* _What the exercise asks_:
Recast every line of the records below as a numbered list, leaving out the blank lines.

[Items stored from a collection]
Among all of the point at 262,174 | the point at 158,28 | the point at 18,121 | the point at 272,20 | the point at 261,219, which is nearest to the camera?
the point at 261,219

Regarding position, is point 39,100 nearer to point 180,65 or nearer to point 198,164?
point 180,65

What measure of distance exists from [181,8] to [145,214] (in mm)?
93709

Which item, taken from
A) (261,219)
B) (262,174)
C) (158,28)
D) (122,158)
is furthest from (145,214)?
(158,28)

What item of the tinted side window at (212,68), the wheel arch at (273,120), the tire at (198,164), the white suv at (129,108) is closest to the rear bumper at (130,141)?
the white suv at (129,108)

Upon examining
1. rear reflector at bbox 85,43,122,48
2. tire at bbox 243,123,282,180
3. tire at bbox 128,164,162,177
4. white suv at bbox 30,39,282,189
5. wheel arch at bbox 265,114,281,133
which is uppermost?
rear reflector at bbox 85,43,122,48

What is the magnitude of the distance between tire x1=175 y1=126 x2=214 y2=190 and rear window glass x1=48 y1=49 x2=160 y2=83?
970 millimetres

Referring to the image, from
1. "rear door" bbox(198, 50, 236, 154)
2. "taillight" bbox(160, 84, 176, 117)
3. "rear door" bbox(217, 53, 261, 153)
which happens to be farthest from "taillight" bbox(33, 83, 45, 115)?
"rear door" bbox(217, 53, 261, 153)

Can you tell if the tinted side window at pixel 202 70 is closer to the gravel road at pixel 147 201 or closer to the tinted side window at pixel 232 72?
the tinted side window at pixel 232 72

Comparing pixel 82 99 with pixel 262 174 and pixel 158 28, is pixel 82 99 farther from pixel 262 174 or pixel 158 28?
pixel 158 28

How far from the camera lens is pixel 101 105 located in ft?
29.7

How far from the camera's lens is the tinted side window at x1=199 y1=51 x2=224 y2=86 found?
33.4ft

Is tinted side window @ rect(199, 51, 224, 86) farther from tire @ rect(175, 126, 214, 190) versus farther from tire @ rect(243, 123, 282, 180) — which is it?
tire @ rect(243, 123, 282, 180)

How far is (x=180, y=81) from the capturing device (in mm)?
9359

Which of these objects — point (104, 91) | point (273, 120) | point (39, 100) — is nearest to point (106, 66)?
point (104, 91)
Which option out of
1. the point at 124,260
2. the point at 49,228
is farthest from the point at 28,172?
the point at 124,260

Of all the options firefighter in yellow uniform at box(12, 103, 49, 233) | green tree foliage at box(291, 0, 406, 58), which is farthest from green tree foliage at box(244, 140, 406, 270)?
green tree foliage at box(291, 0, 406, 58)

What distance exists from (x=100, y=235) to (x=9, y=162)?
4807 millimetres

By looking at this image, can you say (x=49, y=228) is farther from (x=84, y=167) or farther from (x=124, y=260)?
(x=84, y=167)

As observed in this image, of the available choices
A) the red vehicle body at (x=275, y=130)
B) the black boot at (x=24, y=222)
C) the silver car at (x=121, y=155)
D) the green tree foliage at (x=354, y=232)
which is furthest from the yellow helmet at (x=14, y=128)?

* _In response_:
1. Among all of the point at 262,174 | the point at 158,28 | the point at 18,121 | the point at 272,20 | the point at 261,219, which is nearest to the camera?
2. the point at 261,219
3. Regarding position, is point 39,100 nearer to point 180,65 or nearer to point 198,164?
4. point 180,65
5. What measure of distance exists from [181,8] to [145,214] (in mm)?
6. 93709
7. Which item, taken from
8. A) (261,219)
9. B) (262,174)
10. C) (158,28)
11. D) (122,158)
12. is furthest from (145,214)?
13. (158,28)
14. What item of the tinted side window at (212,68), the wheel arch at (273,120), the tire at (198,164), the white suv at (129,108) is closest to the rear bumper at (130,141)?
15. the white suv at (129,108)
16. Upon examining
17. 1. rear reflector at bbox 85,43,122,48
18. 2. tire at bbox 243,123,282,180
19. 3. tire at bbox 128,164,162,177
20. 4. white suv at bbox 30,39,282,189
21. 5. wheel arch at bbox 265,114,281,133
22. which is uppermost?
23. rear reflector at bbox 85,43,122,48
24. What is the magnitude of the distance between tire x1=175 y1=126 x2=214 y2=190 and rear window glass x1=48 y1=49 x2=160 y2=83?
25. 970 millimetres
26. Referring to the image, from
27. 1. "rear door" bbox(198, 50, 236, 154)
28. 2. "taillight" bbox(160, 84, 176, 117)
29. 3. "rear door" bbox(217, 53, 261, 153)
30. which happens to be farthest from "taillight" bbox(33, 83, 45, 115)?
31. "rear door" bbox(217, 53, 261, 153)
32. Can you tell if the tinted side window at pixel 202 70 is closer to the gravel road at pixel 147 201 or closer to the tinted side window at pixel 232 72?
33. the tinted side window at pixel 232 72
34. Comparing pixel 82 99 with pixel 262 174 and pixel 158 28, is pixel 82 99 farther from pixel 262 174 or pixel 158 28?
35. pixel 158 28
36. How far from the camera lens is pixel 101 105 located in ft?
37. 29.7
38. How far from the camera's lens is the tinted side window at x1=199 y1=51 x2=224 y2=86 found?
39. 33.4ft
40. Is tinted side window @ rect(199, 51, 224, 86) farther from tire @ rect(175, 126, 214, 190) versus farther from tire @ rect(243, 123, 282, 180) — which is it?
41. tire @ rect(243, 123, 282, 180)
42. How far is (x=180, y=81) from the capturing device (in mm)?
43. 9359
44. Which of these objects — point (104, 91) | point (273, 120) | point (39, 100) — is nearest to point (106, 66)?
45. point (104, 91)
46. Which option out of
47. 1. the point at 124,260
48. 2. the point at 49,228
49. is farthest from the point at 28,172?
50. the point at 124,260
51. Of all the options firefighter in yellow uniform at box(12, 103, 49, 233) | green tree foliage at box(291, 0, 406, 58), which is farthest from green tree foliage at box(244, 140, 406, 270)?
52. green tree foliage at box(291, 0, 406, 58)
53. What distance exists from (x=100, y=235) to (x=9, y=162)?
54. 4807 millimetres
55. By looking at this image, can you say (x=49, y=228) is farther from (x=84, y=167) or farther from (x=124, y=260)?
56. (x=84, y=167)
57. As observed in this image, of the available choices
58. A) the red vehicle body at (x=275, y=130)
59. B) the black boot at (x=24, y=222)
60. C) the silver car at (x=121, y=155)
61. D) the green tree foliage at (x=354, y=232)
62. which is furthest from the yellow helmet at (x=14, y=128)?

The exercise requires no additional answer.